No.54: フェーズゲートを設けているか?|プロジェクトの進め方

 新製品の開発プロジェクトで計画に従ってタスクを消化していく。オンスケで順調に進捗している様に見える。しかし、プロジェクトの終盤になっていくつかの懸案事項が未解決のまま残っている。しかも、本来なら上流工程で解決しておかなければならない懸案だったので、これから後戻りが発生してしまう可能性が高い。成果目標の品質についても当初の想定以上に多くの問題が見つかっている・・・。

 経営者としては、プロジェクトの終盤になってこの様な状況を見せられてはたまりません。開発プロセスは確立しておりそれに従って作業が進められていた”はず”なのに、と思っても後の祭りです。

 結局実行するのは人間なので、”人”に依存する部分は残ってしまいます。PMがプロジェクトの前半は目に見えづらい品質より工程の消化に目を向けてしまい、品質は検証段階で確認して高めていけば良いと考えてしまうことは往々にしてあります。懸案事項が残っていることは認識していても、誰にやらせれば良いかわからないまま目の前の業務に目を奪われて先送りしてしまうこともあります。

 だからと言って”人”の意識や行動に依存した部分をそのままにしてしまっては、プロジェクトを安定して成功させていくことはできないでしょう。作業の積み残しや見逃しをチェックし手を打てる仕掛けが必要です。それがフェーズゲートです。
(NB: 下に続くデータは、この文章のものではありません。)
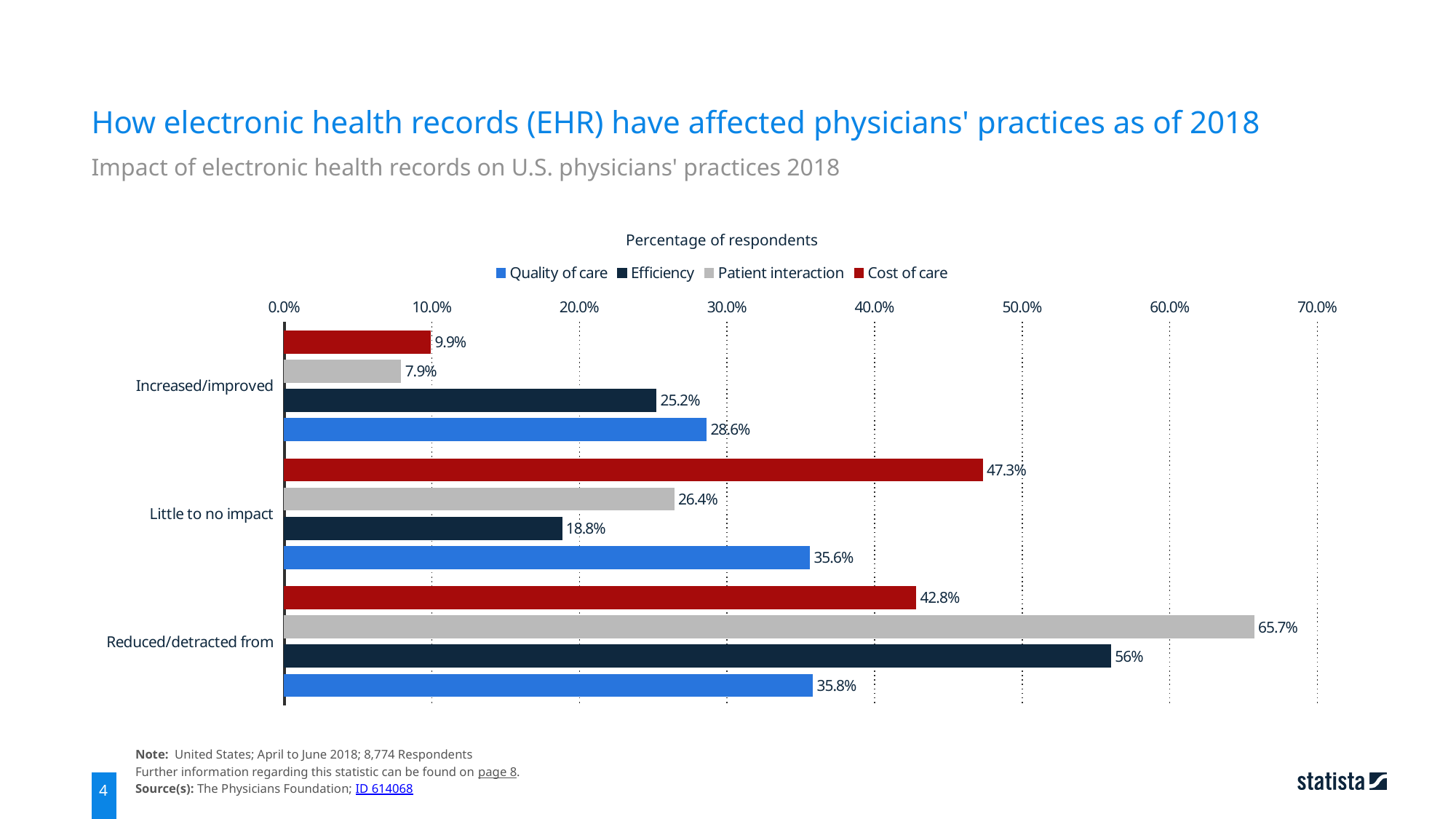
What percentage of respondents said EHR increased/improved quality of care? 28.6% Is the value for Cost of care in the Reduced/detracted from category greater or less than 40.0%? greater Which series has the lowest value in the Increased/improved category? Patient interaction Which series has the highest value in the Reduced/detracted from category? Patient interaction What is the difference between the Efficiency and Quality of care values in the Increased/improved category? 3.4% What kind of chart is shown on the slide? Bar chart How many categories are shown on the vertical axis? 3 How many series does the legend list? 4 In the Little to no impact category, which is larger: Quality of care or Patient interaction? Quality of care What is the value for Efficiency in the Reduced/detracted from category? 56% What is the value for Patient interaction in the Reduced/detracted from category? 65.7% What is the value for Cost of care in the Little to no impact category? 47.3%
 開発プロジェクトの設計フェーズが終わった時点で、設計レビューの指摘事項はすべて刈り取れたか。懸案事項のうち設計フェーズ内で対策しておくべきものは漏れなく完了できたか。他に組織として予め定めたチェックポイントも含めて、すべてクリアできたことを確認して設計フェーズを完了する、そして次のフェーズに向かってゲートをオープンする、ということを第三者が判定する仕掛けを設けておくのです。設計フェーズに限りません。ゲートは、組織が定義した開発プロセスに合わせ、区切りの良いところに複数設けます。それぞれのフェーズでやるべきことが計画通り終わったことを確認して次のフェーズに進むということを積み重ねていくのです。

 フェーズゲートを設けておくことによって、本来そのフェーズで解決しておくべき問題が放置され、先送りされたままプロジェクトが進んでしまい、終盤になってから一斉に品質や工程の問題が噴出するという事態を避けることができます。

 皆さんの組織のプロジェクトには、フェーズゲートが設定されているでしょうか?ゲートをオープンする条件は適切に定められ、PMがやることもやらずに先を急いでしまう状況を防止できているでしょうか?